Among the emo buzz online, one amateur commentator catches my eye. Harry24, a user on the music site Last.fm who identifies himself as a resident of Mexico City, offers readers a meticulous sociocultural explanation of the anti-emo violence, in a learner’s English, blaming the phenomenon on five basic points. First, Family: “A lot of Mexican families
are disfunctional.” Second, Music: “90 percent of the bands from that wave are totally crap.” Then Harry24 sets blame on Media: “The main TV companies here in Mexico are full of crap artist[s], fake bands and stupid shows, and anti-cultural shows.” He also lists Culture: “Fact: Mexico is full of ignorant people.” Finally, he places some blame on Government: “Emo boys are the perfect target to turn them into stupid and ignorant adults, to be manipulated.”
It is true, in general terms and as Cristal had explained at the hipster party at Pasagüero, that the family structure in Mexico is under duress, resulting in part in armies of isolated teens. It is true that many mainstream bands labeled emo are amateurish. And, yes, the media that promote such bands are partly to blame for their staying power. So crappy bands and crappy shows produce a crappy movement. But Harry24 loses me with “Culture” and “Government.”
I am just not sure. The anti-emo wave generates its own self-referential satire—emos as the subject of intense discussion on the Internet, emos appearing on the covers of tabloid newspapers and glossy magazines, emos and punks in “debates” on the radio. One fact becomes lost in the chatter. Emos are new, and anything new is a potential threat to the existing order, the equilibrium of the subcultural landscape in Mexico. Freshly arrived, emos bewildered everyone. No one knew where to place them, so the question of whether they should be incorporated into the geography of the city’s subcultural symbolic bodies is answered with the hurried fist of violence. In that sense, the anti-emo movement had to have emerged organically. If there is a media-authoritarian conspiracy behind the anti-emo attacks, as Harry24 suggests, no one apparently told Kristoff.

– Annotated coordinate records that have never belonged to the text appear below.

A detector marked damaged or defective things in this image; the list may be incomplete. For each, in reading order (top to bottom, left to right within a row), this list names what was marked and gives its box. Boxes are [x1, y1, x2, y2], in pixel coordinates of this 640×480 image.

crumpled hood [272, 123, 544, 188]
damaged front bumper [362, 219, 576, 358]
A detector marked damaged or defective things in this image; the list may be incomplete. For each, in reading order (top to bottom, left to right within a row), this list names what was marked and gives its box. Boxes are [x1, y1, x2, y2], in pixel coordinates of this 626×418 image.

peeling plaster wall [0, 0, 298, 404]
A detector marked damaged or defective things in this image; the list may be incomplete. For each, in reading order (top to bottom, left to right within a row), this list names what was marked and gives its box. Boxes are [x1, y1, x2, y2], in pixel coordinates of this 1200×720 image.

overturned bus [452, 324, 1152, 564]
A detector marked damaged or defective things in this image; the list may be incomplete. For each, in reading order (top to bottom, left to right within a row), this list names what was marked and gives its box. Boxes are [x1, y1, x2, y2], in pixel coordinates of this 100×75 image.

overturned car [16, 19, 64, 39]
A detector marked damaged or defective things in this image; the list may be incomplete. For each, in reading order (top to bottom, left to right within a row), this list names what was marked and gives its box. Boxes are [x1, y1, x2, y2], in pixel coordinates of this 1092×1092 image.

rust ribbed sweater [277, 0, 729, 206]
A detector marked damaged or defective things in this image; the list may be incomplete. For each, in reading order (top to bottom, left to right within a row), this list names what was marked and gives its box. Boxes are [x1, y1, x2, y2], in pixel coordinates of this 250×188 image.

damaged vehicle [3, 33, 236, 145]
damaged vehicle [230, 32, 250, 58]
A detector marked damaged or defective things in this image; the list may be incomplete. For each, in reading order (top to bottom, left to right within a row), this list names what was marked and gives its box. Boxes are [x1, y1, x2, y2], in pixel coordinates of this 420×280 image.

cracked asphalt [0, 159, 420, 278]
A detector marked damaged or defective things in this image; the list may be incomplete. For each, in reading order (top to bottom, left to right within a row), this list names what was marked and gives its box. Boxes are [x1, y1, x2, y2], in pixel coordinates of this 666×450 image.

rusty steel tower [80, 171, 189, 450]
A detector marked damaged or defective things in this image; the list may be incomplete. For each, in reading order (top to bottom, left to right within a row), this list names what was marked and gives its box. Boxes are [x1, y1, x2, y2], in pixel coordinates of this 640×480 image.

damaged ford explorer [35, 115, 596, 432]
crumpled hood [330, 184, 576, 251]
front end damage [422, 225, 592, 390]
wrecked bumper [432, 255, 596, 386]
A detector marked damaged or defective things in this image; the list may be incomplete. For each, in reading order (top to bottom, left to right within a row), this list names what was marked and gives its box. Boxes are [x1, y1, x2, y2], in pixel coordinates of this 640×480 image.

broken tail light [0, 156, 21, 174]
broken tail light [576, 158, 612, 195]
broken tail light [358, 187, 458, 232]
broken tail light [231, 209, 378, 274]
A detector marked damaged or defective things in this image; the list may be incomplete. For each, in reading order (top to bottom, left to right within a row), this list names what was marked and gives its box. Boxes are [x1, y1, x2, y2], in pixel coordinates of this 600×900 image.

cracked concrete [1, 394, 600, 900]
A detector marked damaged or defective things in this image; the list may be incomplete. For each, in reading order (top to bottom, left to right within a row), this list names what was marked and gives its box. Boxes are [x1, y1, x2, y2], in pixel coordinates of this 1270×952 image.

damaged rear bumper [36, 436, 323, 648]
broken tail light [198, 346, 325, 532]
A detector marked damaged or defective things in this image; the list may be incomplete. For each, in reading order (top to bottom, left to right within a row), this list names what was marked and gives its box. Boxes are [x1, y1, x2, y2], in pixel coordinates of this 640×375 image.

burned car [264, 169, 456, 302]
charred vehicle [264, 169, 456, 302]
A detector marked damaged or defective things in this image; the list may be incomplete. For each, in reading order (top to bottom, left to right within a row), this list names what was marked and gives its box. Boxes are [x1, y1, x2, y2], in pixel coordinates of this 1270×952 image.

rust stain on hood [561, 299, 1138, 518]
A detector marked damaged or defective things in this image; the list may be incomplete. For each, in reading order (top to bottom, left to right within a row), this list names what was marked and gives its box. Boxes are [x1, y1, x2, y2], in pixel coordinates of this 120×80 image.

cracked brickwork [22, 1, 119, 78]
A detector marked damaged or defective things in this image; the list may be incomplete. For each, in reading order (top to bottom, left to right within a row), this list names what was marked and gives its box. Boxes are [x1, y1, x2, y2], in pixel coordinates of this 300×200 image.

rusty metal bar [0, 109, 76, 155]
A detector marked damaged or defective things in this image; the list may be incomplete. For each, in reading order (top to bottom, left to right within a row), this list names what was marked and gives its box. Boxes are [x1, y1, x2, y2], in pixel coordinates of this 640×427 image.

Kristoff—he goes by one name—is a popular host on afternoon cable TV, on Telehit, one of those programs with loud music and graphics and crude jokes arbitrarily thrown into each segment, like a quota. Kristoff talks about stars, sex, and music and movies that he likes and dislikes. As the anti-emo movement began rumbling on the Internet, before the first altercation in Querétaro, one video clip was posted and reposted on the social-networking platforms most frequented by young people in Mexico. It is of Kristoff, in a live broadcast in January, leaning into the camera, his dusty blond hair styled dramatically upward, his fair-toned face rippled and colored red in fury. Kristoff, a Mexican of eastern European descent, wears leather cuffs on his formidably thick wrists. He is unloading about a new trend, the emos.